Soy una de esas personas raras que siguen apreciando el valor de lo que uno es capaz de hacer con sus manos, de esos que le dan importancia al tiempo invertido en conseguir algo, a las ganas, al esfuerzo, al cariño…

Soy una de esas personas raras para quienes más grande no es sinónimo de mejor, y no es complejo; uno de esos que no valora más cuanto más caro, cuanto más rápido, cuanto más brillante… Vale, cuanto más brillante sí, no puedo evitarlo, pero sabes que hay muchas formas de brillar, ¿verdad? Yo soy de esas personas raras a quienes solo ciega de verdad la luz que no se ve, la que se lleva dentro.

Soy una de esas personas raras.

¡Viva las personas raras!

 

Anna Nalick – Shine

And you’ve only begun to shine.

A fuego lento

No tengo una olla exprés, ni sabría usarla, ni quiero. No quiero una olla exprés porque para mí si no se cocina despacio no se le puede llamar cocinar; que la comida, como la vida, hay que prepararla con cariño.

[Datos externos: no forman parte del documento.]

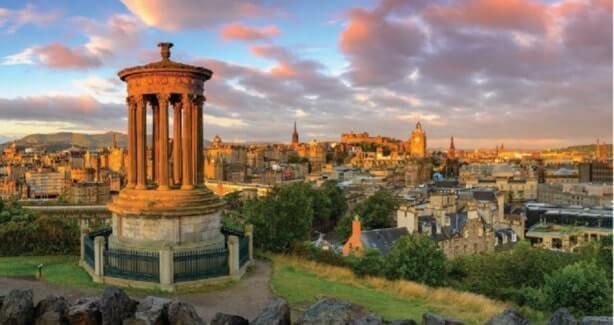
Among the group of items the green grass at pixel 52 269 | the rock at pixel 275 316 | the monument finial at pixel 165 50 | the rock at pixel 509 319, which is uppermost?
the monument finial at pixel 165 50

Seleccionar los ingredientes no es tarea fácil, y no se puede hacer a la ligera. No vale cualquier especia, ni vale cualquier verdura, ni vale cualquier persona. El sabor de un momento depende de la compañía, y no es que en tu vida vayas a comerte un solo plato, pero tampoco le veo sentido a pasarte años a base de Big Macs.

Tomarte tu tiempo no es malo: vale más pasar un poco de hambre que comerte cualquier cosa, que luego llegan los remordimientos, los dramas y las dietas. Siempre digo que si no estás seguro de algo no deberías llevártelo a la boca. Es la primera vez que lo digo.

Si la cocina es el corazón de un hogar (nótese que digo hogar y no casa) no es precisamente por ser el lugar donde habita la olla exprés (muerte a la olla exprés), sino porque es allí donde se cocina la vida, al compás de buena música, con una copa de vino en mano y, sobre todo, a fuego lento.

Rosana – A fuego lento

Vamos tramando este alboroto con la danza de los mares y el sabor del poco a poco.